Originally published as Tech giants make record small acquisitions Regulators will crack down on "deals off the radar"
The world's tech giants are buying smaller rivals at a record rate, and deals that were previously unapproved, also known as regulatory "off-radar" deals, have caught the attention of U.S. regulators.
Since the beginning of 2021, technology companies have made $264 billion in acquisitions of less than $1 billion, the highest number since 2000 and twice as many as in 2000, according to Research Institute Reliitiv, with 9,222 deals, about 40 percent higher than in 2000. The deals come from tech giants such as Apple, Facebook, Google, Amazon and Microsoft.
Under current regulations, acquisitions worth less than $92m are not required to be reported to US regulators, which has led to a number of smaller acquisitions escaping regulatory scrutiny. Lina Khan, chair of the Federal Trade Commission, said areas that could lead to unfair takeovers should be identified.
Apple, Facebook, Amazon, Google and Microsoft made a total of 819 unregistered acquisitions between January 2010 and December 2019 because regulators did not require companies to report them, according to the FTC. Of these, 616 were made in excess of $1m, with nearly half of the acquisitions targeting start-ups less than five years old.
"This study shows how big technology companies are systematically using acquisitions of start-ups to eliminate future competitors." "Companies are spending a lot of resources on acquiring start-ups, patent portfolios and engineering teams, especially on how to avoid regulation," says Khan. ”
Microsoft, the tech giant with the largest number of small acquisitions, has completed nine deals so far this year that fall below the FTC's regulatory threshold. In second place was e-commerce giant Amazon, which completed eight deals that fell below the regulatory threshold.
Yu Yunting, senior partner of Shanghai Dabang Law Firm, told First Financial News: "Now is in the era of Internet and digital technology explosion, some small companies look humble, in fact, the business model has run through, once acquired by large companies will have the effect of excluding or restricting competition, so the bottom clause has to be used." ”
Yu Yunting said that when China reviews the concentration of operators, the standard also has a bottom-up clause, no limit on the amount. Where the concentration of business operators does not meet the reporting standards, but the facts and evidence collected in accordance with the prescribed procedures show that the concentration of operators has or may have the effect of excluding or restricting competition, the anti-monopoly law enforcement agency under the State Council shall conduct an investigation in accordance with the law.

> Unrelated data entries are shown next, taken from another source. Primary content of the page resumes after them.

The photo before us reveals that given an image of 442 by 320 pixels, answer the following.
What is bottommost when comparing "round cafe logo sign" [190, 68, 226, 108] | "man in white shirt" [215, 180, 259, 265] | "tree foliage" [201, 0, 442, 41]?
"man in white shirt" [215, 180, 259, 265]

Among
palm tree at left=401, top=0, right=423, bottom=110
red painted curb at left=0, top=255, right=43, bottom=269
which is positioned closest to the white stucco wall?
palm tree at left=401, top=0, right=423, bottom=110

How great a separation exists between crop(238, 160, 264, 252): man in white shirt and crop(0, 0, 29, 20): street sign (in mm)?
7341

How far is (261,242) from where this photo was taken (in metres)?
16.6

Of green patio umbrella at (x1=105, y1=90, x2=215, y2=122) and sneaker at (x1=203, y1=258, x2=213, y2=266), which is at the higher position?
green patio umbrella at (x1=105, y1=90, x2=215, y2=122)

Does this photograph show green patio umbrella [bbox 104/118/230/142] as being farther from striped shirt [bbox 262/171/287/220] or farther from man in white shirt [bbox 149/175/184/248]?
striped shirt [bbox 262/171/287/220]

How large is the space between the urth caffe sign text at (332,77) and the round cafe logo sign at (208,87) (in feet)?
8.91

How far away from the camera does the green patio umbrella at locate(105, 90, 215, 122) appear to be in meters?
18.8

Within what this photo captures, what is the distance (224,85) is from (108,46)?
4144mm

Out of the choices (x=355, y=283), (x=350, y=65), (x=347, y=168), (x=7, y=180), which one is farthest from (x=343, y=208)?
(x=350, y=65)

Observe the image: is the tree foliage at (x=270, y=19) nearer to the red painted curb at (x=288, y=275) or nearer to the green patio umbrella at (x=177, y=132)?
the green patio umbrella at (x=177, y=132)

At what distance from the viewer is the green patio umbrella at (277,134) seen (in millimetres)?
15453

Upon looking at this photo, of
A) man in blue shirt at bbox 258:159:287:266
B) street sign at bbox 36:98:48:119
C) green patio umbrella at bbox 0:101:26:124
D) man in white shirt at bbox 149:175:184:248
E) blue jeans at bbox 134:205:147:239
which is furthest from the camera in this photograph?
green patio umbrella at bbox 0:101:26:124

"Another background is that the monopoly of big companies is now too damaging to the competitive order, and public opinion demands regulation." He told First Financial.

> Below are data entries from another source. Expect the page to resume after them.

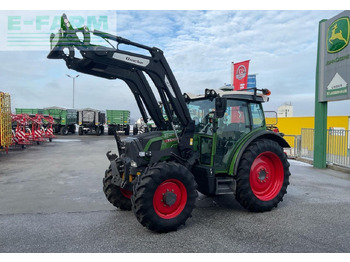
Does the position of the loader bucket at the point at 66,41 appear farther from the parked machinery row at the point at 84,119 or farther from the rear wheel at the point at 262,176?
the parked machinery row at the point at 84,119

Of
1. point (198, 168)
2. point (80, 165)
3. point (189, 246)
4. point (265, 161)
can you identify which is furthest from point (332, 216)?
point (80, 165)

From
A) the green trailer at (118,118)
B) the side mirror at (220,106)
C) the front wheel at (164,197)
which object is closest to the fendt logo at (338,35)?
the side mirror at (220,106)

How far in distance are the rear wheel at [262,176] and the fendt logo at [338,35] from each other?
619 centimetres

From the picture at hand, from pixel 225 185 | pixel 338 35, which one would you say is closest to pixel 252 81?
pixel 338 35

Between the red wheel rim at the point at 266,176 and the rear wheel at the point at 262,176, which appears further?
the red wheel rim at the point at 266,176

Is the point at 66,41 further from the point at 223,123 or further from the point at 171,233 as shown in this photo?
the point at 171,233

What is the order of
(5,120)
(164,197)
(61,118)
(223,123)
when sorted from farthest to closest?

Compared with these small acquisitions, regulators in China and the United States have already made large-scale acquisitions of technology giants. The FTC is already investigating Facebook's acquisitions of Instagram and WhatsApp and has warned that even after some deals are completed, it could censor them and that the FTC has the right to cancel them and block other future deals if they are deemed illegal.
Amazon also announced a big deal this year to buy legendary film studio MGM for $8.45 billion. Microsoft has announced a $16 billion acquisition of voice technology company Nuance. The acquisitions will also face antitrust scrutiny.